How to return result as HTML with HtmlXPathSelector (Scrapy)
Solution 1
Call .extract()
on your XpathSelectorList
. It shall return a list of unicode strings contains the HTML content you want.
hxs.select('//div[@id="leexample"]/*').extract()
Update
# This is wrong
hxs.select('//div[@id="leexample"]/html()').extract()
/html()
is not a valid scrapy selector. To extract all children, use '//div[@id="leexample"]/*'
or '//div[@id="leexample"]/node()'
. Note that, node()
will return textNode
, the result kind of like:
[u'\n ', u'<a href="image1.html">Name: My image 1
' ]
Solution 2
Use:
//span[@class="title"]/node()
this selects all nodes (elements, text-nodes, processing-instructions and comments) that are children of any span
element in the XML document whose class
attribute has the value "title"
.
If you want to get only the children-nodes of the first such span
in the document, use:
(//span[@class="title"])[1]/node()
Solution 3
Though late I leave this for the record.
What I do is:
html = ''.join(hxs.select('//span[@class="title"]/node()').extract())
Or if we want to match various nodes:
elements = hxs.select('//span[@class="title"]')
html = [''.join(e) for e in elements.select('./node()')]
mirandalol
Updated on August 19, 2022Comments
-
mirandalol over 1 year
How do I retrieve all the HTML contained inside a tag?
hxs = HtmlXPathSelector(response) element = hxs.select('//span[@class="title"]/')
Perhaps something like:
hxs.select('//span[@class="title"]/html()')

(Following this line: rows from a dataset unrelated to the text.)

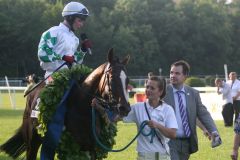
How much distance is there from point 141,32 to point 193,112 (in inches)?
2280

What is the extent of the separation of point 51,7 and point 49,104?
2192 inches

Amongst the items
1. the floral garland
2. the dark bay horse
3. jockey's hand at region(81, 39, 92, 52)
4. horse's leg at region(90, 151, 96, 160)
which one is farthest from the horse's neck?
jockey's hand at region(81, 39, 92, 52)

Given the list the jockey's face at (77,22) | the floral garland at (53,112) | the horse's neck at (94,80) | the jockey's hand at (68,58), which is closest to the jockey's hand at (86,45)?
the jockey's face at (77,22)

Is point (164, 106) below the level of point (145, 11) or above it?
below

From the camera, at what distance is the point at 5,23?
56.3 m

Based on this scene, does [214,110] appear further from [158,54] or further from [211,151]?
[158,54]

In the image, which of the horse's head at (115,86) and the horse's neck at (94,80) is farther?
the horse's neck at (94,80)

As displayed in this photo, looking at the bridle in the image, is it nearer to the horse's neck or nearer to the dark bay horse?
the dark bay horse

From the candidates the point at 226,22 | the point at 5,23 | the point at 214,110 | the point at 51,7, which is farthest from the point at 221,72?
the point at 214,110

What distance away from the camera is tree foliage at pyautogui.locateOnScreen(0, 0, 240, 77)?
186 feet

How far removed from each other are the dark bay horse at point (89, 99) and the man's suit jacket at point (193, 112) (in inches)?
26.9

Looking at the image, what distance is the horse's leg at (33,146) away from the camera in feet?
23.4

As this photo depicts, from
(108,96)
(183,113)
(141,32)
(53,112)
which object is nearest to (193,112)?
(183,113)

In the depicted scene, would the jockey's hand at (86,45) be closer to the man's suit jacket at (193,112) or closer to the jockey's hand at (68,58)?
the jockey's hand at (68,58)
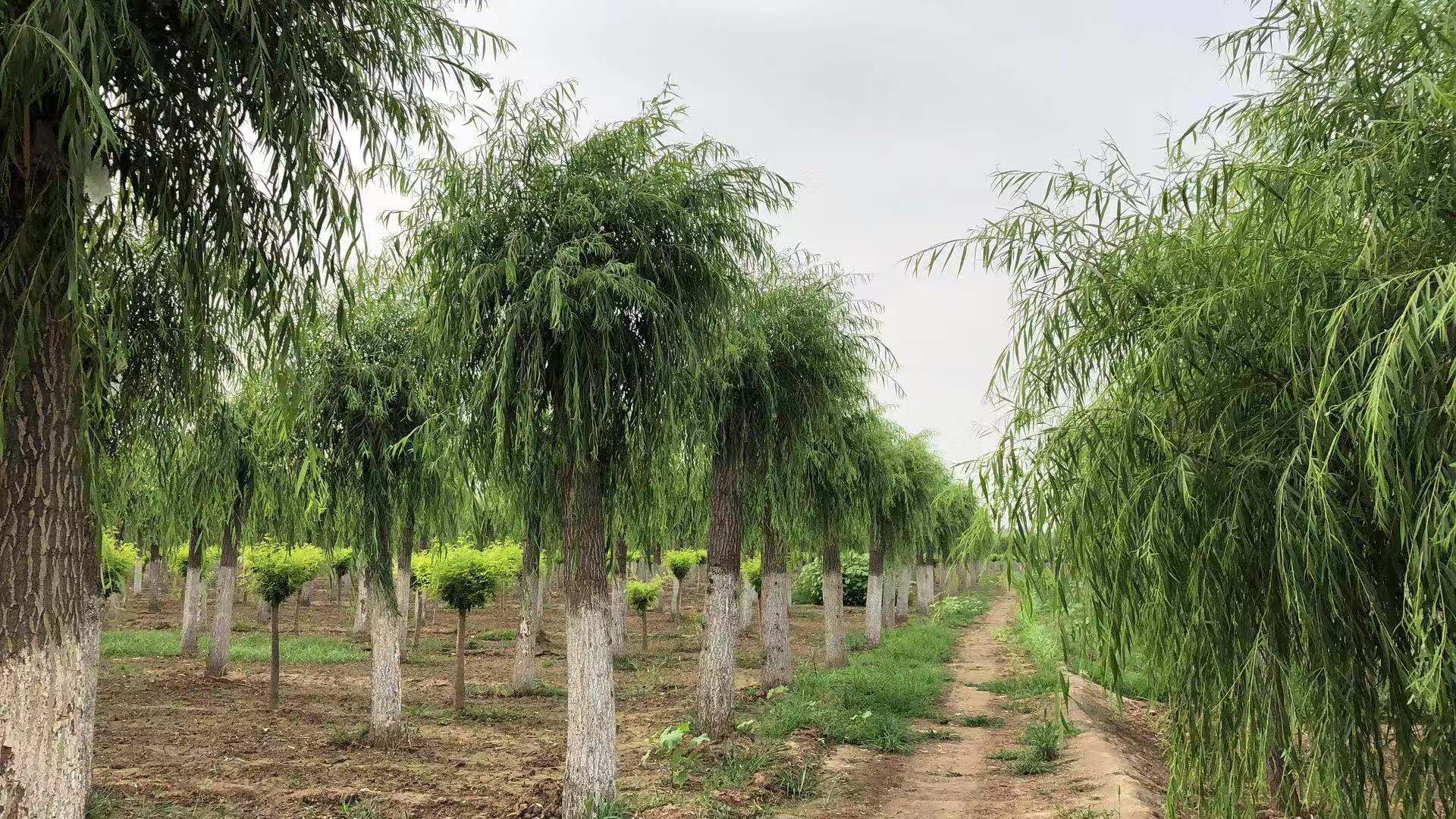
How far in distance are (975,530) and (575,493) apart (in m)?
3.87

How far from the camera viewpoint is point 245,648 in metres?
22.3

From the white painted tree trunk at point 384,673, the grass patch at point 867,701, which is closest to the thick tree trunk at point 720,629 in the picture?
the grass patch at point 867,701

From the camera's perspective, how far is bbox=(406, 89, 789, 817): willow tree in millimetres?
7469

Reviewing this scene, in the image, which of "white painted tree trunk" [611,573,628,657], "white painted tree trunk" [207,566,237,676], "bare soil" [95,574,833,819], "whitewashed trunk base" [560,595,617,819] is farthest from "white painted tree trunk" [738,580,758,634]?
"whitewashed trunk base" [560,595,617,819]

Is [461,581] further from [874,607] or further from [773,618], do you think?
[874,607]

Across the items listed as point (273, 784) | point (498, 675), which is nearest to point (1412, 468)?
point (273, 784)

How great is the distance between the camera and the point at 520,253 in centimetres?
754

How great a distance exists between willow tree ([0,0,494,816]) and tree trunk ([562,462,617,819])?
320 centimetres

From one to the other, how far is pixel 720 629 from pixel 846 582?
3093cm

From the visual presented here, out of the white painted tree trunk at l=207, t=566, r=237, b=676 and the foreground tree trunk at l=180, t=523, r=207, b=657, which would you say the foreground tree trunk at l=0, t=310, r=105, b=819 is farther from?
the foreground tree trunk at l=180, t=523, r=207, b=657

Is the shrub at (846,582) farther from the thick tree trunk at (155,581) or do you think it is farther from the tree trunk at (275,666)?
the tree trunk at (275,666)

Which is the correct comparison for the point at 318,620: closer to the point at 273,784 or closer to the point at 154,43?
the point at 273,784

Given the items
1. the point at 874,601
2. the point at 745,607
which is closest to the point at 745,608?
the point at 745,607

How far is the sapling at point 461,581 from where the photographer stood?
14.4 meters
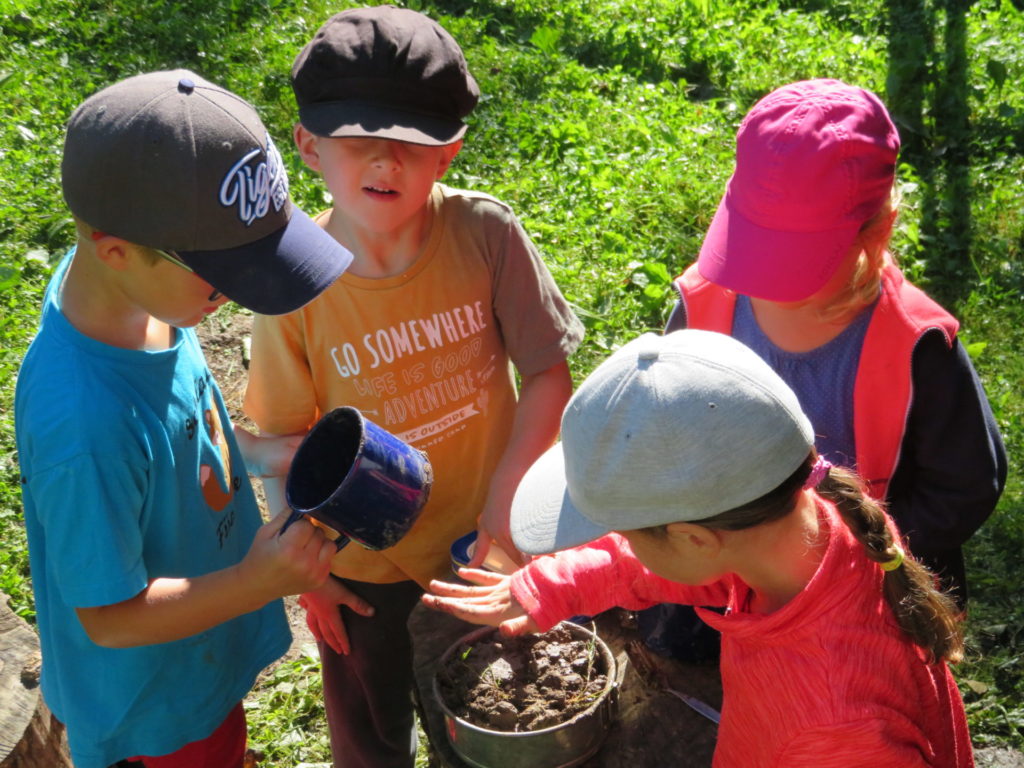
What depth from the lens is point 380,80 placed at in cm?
211

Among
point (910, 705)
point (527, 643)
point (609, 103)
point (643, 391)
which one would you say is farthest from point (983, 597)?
point (609, 103)

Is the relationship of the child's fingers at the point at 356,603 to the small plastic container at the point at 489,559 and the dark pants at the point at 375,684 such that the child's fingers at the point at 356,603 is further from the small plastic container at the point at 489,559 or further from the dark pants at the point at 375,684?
the small plastic container at the point at 489,559

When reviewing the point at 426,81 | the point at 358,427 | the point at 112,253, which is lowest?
the point at 358,427

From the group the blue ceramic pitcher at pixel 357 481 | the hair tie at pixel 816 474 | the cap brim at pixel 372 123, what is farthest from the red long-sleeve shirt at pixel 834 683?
the cap brim at pixel 372 123

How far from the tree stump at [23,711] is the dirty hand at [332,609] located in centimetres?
65

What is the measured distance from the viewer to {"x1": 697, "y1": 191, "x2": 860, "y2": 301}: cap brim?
2.05 m

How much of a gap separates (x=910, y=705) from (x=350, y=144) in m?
1.54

EDIT: If I look at the documentation, I see only methods to return a new
XPathSelectorList
, or just the raw text inside a tag. I want to retrieve not a new list or just text, but the source code HTML inside a tag. e.g.:<html> <head> <title></title> </head> <body> <div id="leexample"> justtext <p class="ihatelookingforfeatures"> sometext </p> <p class="yahc"> sometext </p> </div> <div id="lenot"> blabla </div> an awfuly long example for this. </body> </html>
I want to do a method like such
hxs.select('//div[@id="leexample"]/html()')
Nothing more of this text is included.